▶ Desafios:
1. Traduza para o inglês a seguinte frase do trecho: "O verbo "auferir" significa obter resultado, ter proveito."
2. Reescreva a parte do trecho entre "Especificamente no que" e "pelas empresas contribuintes.", inclusive, substituindo "fornecedores" por "credores".

▶ Trecho:
▼
Dispositivos Legais: Lei nº 10.147, de 2000, arts. 1º e 2º; Lei nº 10.637, de 2002, art. 1º; Decreto nº 8.426, de 2015, art. 1º.
Especificamente no que importa para a compreensão da lide, consta da fundamentação da Solução de Consulta COSIT nº 531/2017 que
"os descontos condicionais obtidos pela interessada configuram receita, na medida em que representam ingresso de benefício econômico decorrente da redução do montante devido a fornecedores (redução de passivo)".
1
O raciocínio utilizado pela Autoridade fiscal não observa com fidelidade a definição da base de cálculo do PIS e da COFINS trazida pelo art. 1º das Leis nºs 10.637/2002 e 10.833/2003, segundo os quais somente são tributadas as
"receitas auferidas"
pelas empresas contribuintes.
O verbo
"auferir"
significa obter resultado, ter proveito.
▲
▶ Dados fornecidos:
▼
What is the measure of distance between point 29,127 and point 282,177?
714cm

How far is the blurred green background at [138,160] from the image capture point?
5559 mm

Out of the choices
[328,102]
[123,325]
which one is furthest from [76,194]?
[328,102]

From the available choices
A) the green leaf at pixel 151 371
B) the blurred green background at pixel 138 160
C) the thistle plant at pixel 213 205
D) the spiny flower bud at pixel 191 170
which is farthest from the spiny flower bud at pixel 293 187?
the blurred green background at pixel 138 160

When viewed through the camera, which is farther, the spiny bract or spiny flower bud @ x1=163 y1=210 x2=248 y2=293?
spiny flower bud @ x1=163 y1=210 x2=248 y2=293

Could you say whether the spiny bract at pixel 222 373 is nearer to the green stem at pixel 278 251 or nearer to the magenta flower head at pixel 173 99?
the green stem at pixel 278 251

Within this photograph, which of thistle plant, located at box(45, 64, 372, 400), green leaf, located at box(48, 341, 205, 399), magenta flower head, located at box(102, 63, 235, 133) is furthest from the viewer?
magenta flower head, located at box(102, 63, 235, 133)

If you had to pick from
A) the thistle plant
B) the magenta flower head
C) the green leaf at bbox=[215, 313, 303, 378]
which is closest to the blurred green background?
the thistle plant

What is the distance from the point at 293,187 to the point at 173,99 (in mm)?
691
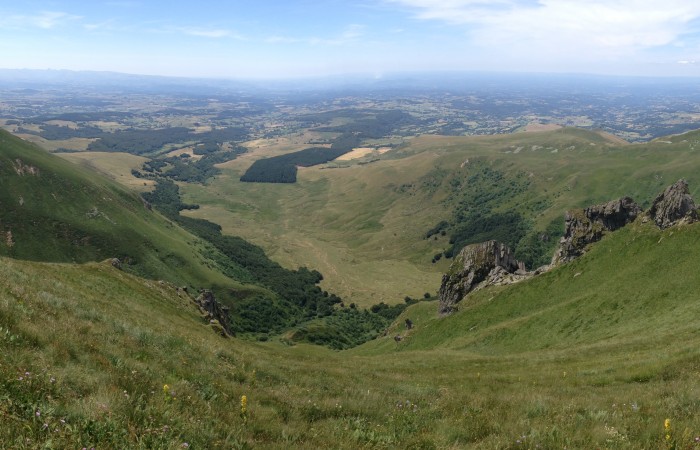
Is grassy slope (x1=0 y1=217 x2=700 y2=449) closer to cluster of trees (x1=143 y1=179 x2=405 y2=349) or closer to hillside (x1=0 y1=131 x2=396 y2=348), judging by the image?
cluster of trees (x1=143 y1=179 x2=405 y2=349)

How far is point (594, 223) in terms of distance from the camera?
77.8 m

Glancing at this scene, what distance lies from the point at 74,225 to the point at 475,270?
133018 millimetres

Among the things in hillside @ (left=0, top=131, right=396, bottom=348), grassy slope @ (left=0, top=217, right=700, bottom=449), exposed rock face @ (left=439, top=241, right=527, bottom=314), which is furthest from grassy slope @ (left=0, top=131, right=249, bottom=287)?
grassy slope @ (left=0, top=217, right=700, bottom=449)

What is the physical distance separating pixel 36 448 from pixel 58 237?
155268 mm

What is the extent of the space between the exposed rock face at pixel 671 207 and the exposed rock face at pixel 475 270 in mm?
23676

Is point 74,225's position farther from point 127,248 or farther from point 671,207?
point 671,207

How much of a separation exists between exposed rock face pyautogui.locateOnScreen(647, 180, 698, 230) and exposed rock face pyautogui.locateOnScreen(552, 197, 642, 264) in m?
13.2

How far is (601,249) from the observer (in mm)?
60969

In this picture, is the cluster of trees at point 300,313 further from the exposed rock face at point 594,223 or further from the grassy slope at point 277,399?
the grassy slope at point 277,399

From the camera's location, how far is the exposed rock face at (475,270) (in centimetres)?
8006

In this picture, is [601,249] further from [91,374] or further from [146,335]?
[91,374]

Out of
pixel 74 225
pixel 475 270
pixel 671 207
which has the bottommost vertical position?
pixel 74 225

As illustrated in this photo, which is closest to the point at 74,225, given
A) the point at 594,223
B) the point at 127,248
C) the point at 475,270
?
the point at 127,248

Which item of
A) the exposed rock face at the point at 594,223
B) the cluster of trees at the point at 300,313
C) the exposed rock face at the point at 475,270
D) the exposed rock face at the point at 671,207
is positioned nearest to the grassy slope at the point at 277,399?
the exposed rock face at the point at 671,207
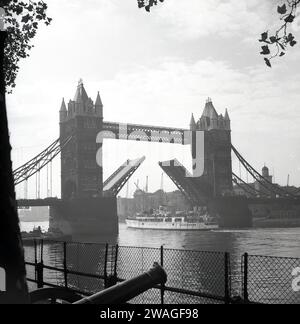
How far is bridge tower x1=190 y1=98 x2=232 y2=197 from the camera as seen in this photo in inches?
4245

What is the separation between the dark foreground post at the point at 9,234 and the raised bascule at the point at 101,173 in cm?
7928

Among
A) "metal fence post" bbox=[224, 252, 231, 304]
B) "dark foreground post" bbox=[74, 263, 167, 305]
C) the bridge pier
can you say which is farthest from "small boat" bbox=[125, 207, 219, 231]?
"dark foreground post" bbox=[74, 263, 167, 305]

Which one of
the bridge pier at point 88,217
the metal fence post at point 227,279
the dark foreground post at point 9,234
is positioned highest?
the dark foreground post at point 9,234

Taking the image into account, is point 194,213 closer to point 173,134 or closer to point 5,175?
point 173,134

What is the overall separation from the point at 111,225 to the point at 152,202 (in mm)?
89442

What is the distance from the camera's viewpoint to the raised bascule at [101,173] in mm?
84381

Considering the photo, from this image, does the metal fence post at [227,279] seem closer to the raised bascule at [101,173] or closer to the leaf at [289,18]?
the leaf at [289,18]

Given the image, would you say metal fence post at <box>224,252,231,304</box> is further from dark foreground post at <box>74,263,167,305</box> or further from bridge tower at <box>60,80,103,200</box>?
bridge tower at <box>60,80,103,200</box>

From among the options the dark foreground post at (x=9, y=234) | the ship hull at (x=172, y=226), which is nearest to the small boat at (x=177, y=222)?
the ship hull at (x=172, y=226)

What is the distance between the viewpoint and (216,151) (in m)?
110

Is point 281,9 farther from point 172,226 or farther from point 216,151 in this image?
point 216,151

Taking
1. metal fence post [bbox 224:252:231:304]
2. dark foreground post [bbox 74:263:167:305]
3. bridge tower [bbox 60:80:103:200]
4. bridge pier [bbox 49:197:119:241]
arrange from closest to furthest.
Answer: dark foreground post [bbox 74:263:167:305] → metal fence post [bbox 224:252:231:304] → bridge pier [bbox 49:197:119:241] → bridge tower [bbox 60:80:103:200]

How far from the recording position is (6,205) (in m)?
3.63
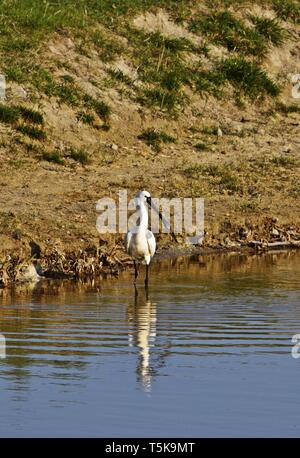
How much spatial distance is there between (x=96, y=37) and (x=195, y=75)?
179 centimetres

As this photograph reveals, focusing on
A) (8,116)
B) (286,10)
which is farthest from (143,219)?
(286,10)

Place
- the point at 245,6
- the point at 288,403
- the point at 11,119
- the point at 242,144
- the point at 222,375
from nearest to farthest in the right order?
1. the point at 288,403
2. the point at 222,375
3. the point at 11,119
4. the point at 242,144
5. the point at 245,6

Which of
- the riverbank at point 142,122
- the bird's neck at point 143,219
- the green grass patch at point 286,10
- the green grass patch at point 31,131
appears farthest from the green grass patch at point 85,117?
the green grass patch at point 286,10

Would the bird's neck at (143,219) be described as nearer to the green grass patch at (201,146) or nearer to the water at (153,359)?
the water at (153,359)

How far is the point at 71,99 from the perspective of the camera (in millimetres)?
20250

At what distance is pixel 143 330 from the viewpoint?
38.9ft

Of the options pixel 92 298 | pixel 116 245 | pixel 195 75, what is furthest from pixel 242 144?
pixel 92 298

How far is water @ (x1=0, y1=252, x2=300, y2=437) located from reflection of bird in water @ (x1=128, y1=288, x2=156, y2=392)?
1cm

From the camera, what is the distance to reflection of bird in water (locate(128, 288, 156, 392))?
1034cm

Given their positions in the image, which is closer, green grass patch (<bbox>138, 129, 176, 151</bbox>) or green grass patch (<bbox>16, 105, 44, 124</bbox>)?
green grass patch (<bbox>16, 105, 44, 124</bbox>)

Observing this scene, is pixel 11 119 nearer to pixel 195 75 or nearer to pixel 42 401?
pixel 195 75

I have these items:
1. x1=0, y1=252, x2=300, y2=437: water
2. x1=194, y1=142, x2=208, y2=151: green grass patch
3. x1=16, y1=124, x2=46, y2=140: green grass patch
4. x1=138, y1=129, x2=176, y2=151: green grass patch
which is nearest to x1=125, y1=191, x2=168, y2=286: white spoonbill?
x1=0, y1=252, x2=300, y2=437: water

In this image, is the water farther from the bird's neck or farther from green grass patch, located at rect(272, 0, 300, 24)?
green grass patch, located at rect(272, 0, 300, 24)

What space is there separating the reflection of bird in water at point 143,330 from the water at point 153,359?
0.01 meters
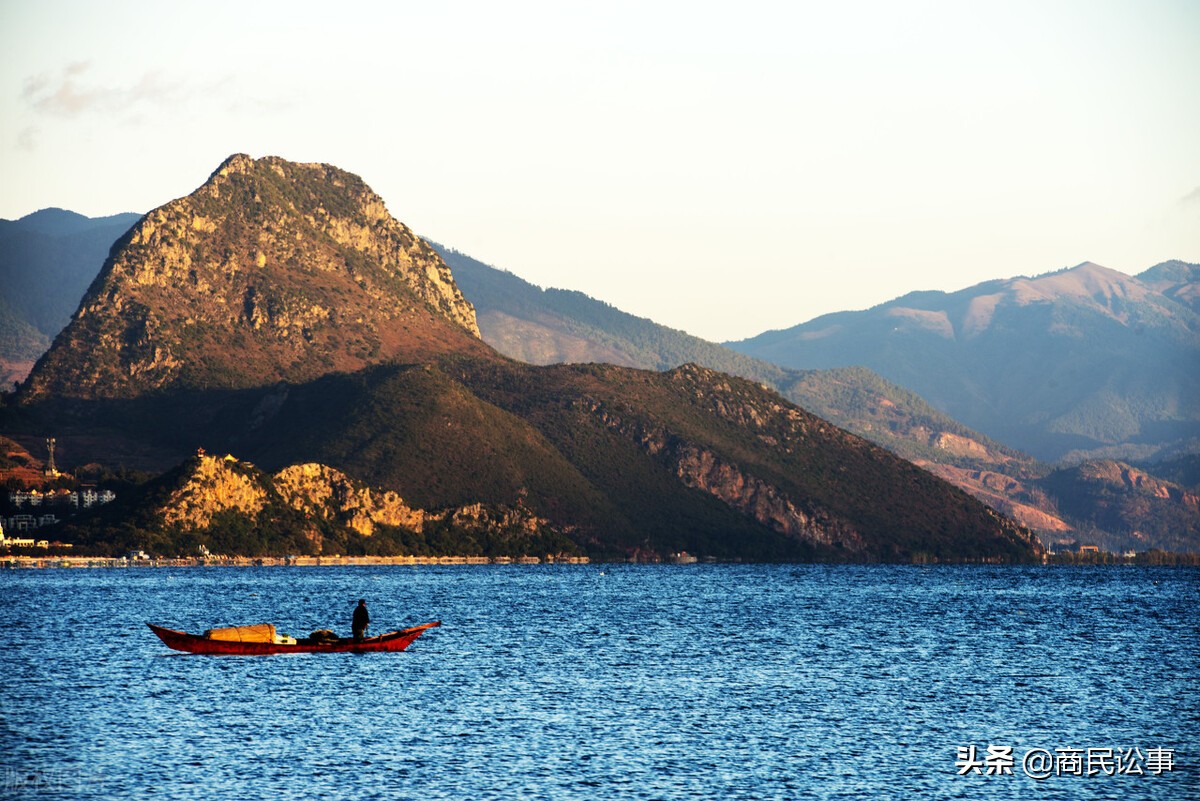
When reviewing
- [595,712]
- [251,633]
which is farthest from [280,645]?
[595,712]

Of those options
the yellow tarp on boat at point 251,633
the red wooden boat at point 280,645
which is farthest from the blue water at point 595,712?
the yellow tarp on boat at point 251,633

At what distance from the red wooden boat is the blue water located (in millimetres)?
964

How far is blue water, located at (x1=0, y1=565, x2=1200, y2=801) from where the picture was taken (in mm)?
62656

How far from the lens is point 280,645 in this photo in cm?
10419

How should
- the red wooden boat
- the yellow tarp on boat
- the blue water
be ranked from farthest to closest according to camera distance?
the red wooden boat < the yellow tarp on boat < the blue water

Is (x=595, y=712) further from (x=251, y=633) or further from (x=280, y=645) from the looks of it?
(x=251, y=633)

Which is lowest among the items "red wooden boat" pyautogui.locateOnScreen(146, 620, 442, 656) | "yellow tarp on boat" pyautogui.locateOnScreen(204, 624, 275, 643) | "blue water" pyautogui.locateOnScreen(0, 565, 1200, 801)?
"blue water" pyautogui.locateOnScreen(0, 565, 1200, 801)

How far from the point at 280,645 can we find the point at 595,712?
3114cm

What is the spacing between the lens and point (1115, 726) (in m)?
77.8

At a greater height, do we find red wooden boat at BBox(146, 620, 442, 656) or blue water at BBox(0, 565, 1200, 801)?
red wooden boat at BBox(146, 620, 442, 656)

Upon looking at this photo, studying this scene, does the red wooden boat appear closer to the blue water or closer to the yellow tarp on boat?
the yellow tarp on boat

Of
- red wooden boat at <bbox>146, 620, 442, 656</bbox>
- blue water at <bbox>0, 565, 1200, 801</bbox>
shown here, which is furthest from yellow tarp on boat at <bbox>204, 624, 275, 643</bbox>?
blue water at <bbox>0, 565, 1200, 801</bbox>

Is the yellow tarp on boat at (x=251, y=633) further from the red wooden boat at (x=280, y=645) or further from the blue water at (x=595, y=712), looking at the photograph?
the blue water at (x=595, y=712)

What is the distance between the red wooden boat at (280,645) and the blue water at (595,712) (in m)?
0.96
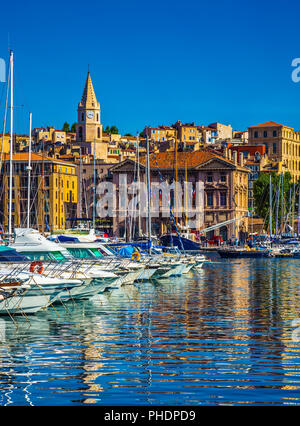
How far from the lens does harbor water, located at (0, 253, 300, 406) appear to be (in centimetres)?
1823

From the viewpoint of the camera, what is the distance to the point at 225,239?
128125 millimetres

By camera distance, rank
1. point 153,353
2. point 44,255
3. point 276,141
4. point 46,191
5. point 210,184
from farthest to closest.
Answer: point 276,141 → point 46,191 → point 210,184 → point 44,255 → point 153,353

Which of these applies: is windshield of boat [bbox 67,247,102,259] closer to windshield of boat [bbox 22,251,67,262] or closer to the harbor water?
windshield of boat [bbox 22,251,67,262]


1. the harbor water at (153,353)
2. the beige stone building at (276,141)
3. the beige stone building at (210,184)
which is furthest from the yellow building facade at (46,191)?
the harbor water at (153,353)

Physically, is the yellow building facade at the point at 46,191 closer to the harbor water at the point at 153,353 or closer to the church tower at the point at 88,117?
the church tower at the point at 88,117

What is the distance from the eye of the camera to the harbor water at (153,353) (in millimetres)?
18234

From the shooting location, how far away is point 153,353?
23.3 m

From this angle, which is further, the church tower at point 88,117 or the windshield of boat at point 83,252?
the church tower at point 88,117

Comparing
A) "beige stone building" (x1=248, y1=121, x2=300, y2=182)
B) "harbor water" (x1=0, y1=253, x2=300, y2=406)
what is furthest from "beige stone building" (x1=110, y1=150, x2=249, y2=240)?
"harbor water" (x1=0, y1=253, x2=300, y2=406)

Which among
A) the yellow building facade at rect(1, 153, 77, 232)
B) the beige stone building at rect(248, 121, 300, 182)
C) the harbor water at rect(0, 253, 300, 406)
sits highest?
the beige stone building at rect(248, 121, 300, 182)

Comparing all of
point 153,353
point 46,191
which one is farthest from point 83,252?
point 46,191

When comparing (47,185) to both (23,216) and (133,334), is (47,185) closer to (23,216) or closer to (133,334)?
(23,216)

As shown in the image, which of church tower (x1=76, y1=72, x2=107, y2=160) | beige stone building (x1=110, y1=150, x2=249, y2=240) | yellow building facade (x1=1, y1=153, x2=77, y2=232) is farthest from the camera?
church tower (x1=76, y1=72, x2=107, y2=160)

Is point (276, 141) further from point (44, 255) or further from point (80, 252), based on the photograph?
▲
▶ Respostas em ordem:
1. The verb "auferir" means to obtain a result, to derive a benefit.

2.
Especificamente no que importa para a compreensão da lide, consta da fundamentação da Solução de Consulta COSIT nº 531/2017 que
"os descontos condicionais obtidos pela interessada configuram receita, na medida em que representam ingresso de benefício econômico decorrente da redução do montante devido a credores (redução de passivo)".
1
O raciocínio utilizado pela Autoridade fiscal não observa com fidelidade a definição da base de cálculo do PIS e da COFINS trazida pelo art. 1º das Leis nºs 10.637/2002 e 10.833/2003, segundo os quais somente são tributadas as
"receitas auferidas"
pelas empresas contribuintes.